Large organisations that send personal data overseas would also be bound by new principles requiring them to take reasonable steps to ensure the data remain private and secure. The Australian Council of Civil Liberties says the laws needed to be updated to recognise the growth of social media websites over recent years where many users are posting personal information about themselves online. Professor Michael emphasised that consumers who used online dating web sites were particularly vulnerable to identity attacks, given the amount of data collected by the agency to perform “matches’ with prospective candidates that was publicly available.

The new laws also include more comprehensive credit reporting which will allow the reporting of information about an individual's credit history over the previous two years to credit providers.

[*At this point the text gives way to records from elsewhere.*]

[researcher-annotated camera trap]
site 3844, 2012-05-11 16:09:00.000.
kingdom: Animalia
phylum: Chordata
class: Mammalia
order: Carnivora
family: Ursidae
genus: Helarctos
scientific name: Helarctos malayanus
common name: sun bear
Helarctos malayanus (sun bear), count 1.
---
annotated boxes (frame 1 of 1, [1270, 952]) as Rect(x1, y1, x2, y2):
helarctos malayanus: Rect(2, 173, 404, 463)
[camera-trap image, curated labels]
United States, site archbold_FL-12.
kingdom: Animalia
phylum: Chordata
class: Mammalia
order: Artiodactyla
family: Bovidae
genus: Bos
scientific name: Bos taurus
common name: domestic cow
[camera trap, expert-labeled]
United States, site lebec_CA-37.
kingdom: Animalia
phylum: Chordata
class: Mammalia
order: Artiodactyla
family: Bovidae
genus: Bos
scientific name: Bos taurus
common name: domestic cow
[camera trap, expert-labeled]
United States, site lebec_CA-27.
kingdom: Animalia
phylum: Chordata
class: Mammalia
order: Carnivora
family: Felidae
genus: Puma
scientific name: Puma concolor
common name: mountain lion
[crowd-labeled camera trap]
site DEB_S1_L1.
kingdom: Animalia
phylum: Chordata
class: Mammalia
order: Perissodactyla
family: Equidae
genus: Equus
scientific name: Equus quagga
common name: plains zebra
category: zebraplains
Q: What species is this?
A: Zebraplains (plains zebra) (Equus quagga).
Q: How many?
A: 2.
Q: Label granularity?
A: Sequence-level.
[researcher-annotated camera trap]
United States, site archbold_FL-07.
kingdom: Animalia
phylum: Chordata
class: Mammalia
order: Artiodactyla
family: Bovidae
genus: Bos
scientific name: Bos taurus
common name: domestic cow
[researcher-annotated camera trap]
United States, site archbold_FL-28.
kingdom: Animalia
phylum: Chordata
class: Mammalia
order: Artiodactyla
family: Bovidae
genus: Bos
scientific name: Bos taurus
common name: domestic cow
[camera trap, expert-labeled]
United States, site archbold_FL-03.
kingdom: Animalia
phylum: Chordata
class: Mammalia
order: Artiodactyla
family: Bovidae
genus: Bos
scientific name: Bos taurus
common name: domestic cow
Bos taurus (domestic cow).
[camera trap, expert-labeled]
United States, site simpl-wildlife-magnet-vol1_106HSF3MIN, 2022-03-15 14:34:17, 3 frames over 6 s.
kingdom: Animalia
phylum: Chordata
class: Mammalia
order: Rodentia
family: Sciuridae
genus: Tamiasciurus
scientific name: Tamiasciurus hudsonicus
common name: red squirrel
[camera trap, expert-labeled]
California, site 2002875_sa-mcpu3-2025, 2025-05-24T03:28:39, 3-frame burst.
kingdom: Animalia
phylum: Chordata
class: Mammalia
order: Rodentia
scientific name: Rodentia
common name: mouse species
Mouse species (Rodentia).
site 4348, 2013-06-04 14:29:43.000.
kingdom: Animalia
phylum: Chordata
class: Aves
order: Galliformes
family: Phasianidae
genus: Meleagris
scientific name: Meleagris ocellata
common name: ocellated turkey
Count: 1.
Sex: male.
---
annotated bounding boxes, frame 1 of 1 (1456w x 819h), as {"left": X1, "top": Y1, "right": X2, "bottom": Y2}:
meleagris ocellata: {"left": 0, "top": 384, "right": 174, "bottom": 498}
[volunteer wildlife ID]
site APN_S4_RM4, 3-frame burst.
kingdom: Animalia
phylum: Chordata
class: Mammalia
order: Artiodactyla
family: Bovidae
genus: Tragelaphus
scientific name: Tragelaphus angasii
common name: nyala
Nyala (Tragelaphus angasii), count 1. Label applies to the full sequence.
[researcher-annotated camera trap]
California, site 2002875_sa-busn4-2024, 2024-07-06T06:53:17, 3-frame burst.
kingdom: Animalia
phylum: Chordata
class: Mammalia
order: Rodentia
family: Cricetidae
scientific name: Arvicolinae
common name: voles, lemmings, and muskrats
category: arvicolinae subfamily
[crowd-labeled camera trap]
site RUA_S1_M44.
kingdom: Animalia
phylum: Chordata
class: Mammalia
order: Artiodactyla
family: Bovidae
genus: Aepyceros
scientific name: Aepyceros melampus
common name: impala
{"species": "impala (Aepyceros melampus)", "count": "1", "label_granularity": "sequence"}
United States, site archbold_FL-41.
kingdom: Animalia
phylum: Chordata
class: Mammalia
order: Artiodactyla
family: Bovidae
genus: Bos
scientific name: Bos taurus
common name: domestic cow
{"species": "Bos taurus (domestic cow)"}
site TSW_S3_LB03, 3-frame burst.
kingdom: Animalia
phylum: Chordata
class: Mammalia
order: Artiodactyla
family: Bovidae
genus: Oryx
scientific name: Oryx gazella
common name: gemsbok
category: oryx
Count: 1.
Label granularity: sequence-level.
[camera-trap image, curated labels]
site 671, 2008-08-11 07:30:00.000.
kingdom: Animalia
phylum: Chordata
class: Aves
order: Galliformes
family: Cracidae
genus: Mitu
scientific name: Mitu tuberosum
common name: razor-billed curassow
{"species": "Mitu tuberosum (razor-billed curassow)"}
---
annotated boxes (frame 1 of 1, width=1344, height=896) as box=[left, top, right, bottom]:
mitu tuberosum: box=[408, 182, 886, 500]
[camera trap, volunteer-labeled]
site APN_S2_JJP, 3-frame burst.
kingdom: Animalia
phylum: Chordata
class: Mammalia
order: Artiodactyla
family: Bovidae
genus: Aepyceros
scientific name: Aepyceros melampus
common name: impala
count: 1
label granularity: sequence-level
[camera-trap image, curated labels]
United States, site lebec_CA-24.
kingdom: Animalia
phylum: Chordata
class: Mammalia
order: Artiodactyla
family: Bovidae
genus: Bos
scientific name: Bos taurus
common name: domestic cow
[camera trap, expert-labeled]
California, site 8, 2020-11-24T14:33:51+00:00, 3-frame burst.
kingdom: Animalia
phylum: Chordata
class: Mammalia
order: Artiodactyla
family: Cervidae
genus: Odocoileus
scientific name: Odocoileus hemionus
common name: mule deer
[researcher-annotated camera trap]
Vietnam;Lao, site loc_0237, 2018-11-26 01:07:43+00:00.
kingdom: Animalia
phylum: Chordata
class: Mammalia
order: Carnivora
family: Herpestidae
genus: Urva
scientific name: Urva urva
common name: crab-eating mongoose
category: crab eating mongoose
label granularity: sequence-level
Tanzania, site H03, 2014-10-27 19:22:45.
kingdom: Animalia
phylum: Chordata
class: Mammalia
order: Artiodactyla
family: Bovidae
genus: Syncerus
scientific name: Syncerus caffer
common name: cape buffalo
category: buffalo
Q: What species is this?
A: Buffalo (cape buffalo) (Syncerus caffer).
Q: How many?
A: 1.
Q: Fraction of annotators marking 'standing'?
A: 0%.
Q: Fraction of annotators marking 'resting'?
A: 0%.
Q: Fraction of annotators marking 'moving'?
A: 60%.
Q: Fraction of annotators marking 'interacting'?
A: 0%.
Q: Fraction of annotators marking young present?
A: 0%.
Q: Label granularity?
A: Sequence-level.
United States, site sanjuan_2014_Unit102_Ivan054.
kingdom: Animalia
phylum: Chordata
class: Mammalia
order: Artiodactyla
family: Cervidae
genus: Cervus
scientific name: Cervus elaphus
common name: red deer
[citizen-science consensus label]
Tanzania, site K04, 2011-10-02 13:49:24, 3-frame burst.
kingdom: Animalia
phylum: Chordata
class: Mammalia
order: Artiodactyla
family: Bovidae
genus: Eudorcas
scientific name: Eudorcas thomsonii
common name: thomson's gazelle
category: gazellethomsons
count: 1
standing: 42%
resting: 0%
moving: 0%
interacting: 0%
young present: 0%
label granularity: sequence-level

Individuals who make a loan or credit card payments more than five days late, may struggle to obtain credit products in the future as a result of the changes. 

Professor Michael told ABC interviewer Rod Quinn: How many consumers are really aware that if they have been only five days late with a payment this will be listed on their credit history? The same goes if one is more than 60 days late for a utility payment. The Australian Privacy Foundation welcomes some aspects of the new laws which it believes will help to strengthen consumers' rights such as civil penalties for companies who are in breach of the Act, and also new enforcement powers by the Privacy Commissioner.

Professor Michael believes the new laws covering personal data could fail if companies send information to countries with weak privacy laws and regulations, or none at all. If a security breach occurs in an overseas organisation organisation it may remain unknown to Australian consumers. She also thinks that small businesses should not have been exempted from the new privacy laws highlighting the fact that 80 per cent of Australia's businesses are small businesses hiring a quarter of Australia's population. Australia made attempts in the 1980s to centralise people’s information on to one card (combining Medicare and Social Security information for example). However, the Australia Card and the Access Card never got off the ground. 

Professor Michael told ABC listeners that there was a real danger in centralising people’s personal data all on to one card should that information fall into the wrong hands or encourage scope creep. “Having all that information in one place is just too penetrable,” she said.
Professor Michael fielded a range of listener enquiries during her ABC Radio interview.